Bir varmış bir yokmuş, evvel zaman içinde kalbur saman içinde, develer tellal, pireler berber iken ben anamın beşiğini tıngır mıngır sallarken iken eski zamanlarda adı sanı unutulmuş bir köy varmış .Bu köye Hırsız köy derlermiş, yıllar içinde komşu köylerin eşyalarını, hayvanlarını çalarak Hırsız köy lakabını almışlar .Bazı insanların içinden çalmak duygusu geçer dermişler dervişler o zamanlar ama hırsızlarla dolu bu köyde herkesin içinden çalma isteği geçmesi ve kendilerini durduramamalarının bir sebebi olmalıydı .Uzun yıllar önce adı unutulan ve çevresindeki köylerinde yok olmasıyla hırsız köyünün ünü unutulmuş. Ormanların dağların arasında adeta kaybolmuş ama bir mucize olmalı ki insanları yaşamış çaldıkları ,gasp ettikleri o kadar eşya varmış ki 10 yıl boyunca köydeki insanlar hayatta kalmış.

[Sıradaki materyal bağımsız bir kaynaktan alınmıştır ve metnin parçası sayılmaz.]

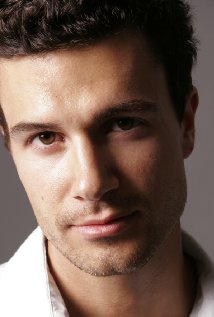 фото Джеймс Пиджон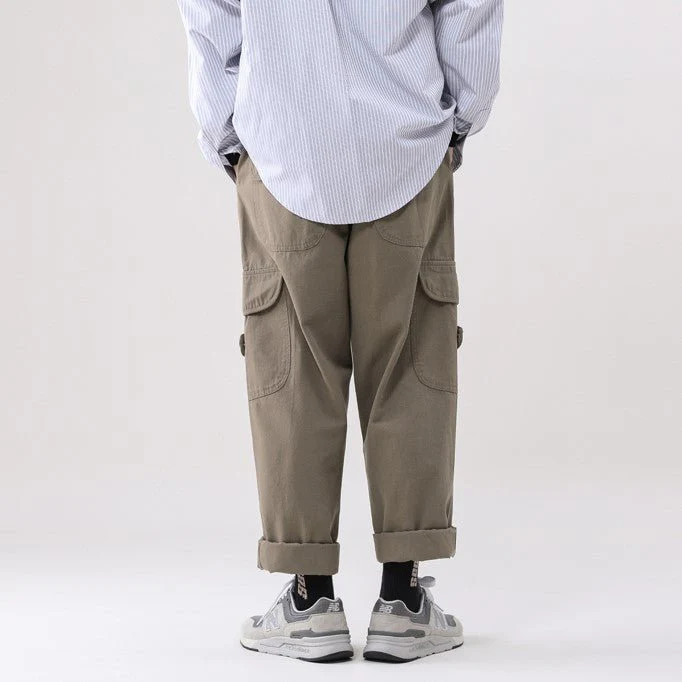 Pantalon Séoul - Image 2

10 yılın ardından bölge tekrar canlanmış ,bu sırada hırsız köy hazırlanıyor aynı bir kurt sürüsü gibi avlarını avlamayı bekliyorlardı ama Köy halkının atladığı bir şey vardı ;teknolojiden dışarda neler olup bittiğinden haberleri yoktu,canlanan bölgeye dost mu düşman halkının mı geldiğini bilmiyolardı, ülkeleri yıkılmışmıydı, halk ne durumdaydı? Sorular ardı arda sıralandı .
Köyün insanlarının içinde ‘’bozuk genetik’’ olarak adlandırdıkları bir genç vardı: Ahmet .Ahmetin dışlanmasını, lakap almasını sağlayan şey aslında dışarıdan gelen bir gelindi ahmetin annesi: Fatma. Fatma yan köyden geliyordu ahmetin babası köyün en genç en yetenekli hırsızıydı . tam hırsızlık avına çıktığı sırada Fatma ile karşılaşıp aşık olmuştu ve köy halkına çaktırmadan evliliğini gizlice gerçekleştirdi.2 yıl sonra Ahmet doğdu tabi ki köy halkı fark etti ve ahmeti öldürmeye, gömmeye çalıştılar. O bir melezdi, o hırsız değildi. Ahmeti babası artık köy başkanıydı ve Ahmeti öldürtmedi Ahmet 10 yıl sonra bugün üzerinde olan baskıya dayanamayıp köyden firar etti. Ahmet firarından sonra bölgenin kıyı kısımlarına gitti ve köyünden başka yerler görmenin zevkini öğrendi sonuçta doğduğundan beri adeta kapsül gibi bir yerde sıkışık kaldı. Ahmet hemen yeni insanlarla tanıştı ve köyünün ne yapacağını ,hikayelerini ,hırsız olduklarını söyledi.
500 kişilik bir ekip ile köyünü önlemeye yola çıktılar gizemli, tehlikeli patikalardan geçerek köyün kıyısına vardılar ve köy başkanıyla konuşup insanların hırsız olamamasını ve ceza alıp ölebileceklerini açıkladılar artık yeni kurallar böyle idi köy halkı hırsızlığı bıraktı ve sıradan çiftçi hayatına başladılar Ahmet zorbalansa bile köyünü bu illetten kurtardı ve onun dışlanması belkide Ahmetin köyü kurtarmasına katkı sağladı bazen bazı işleri başarabilmek için önce düşmelisin derler ahmette düşüşü yaşadı ve köyü başarıyla kurtardı.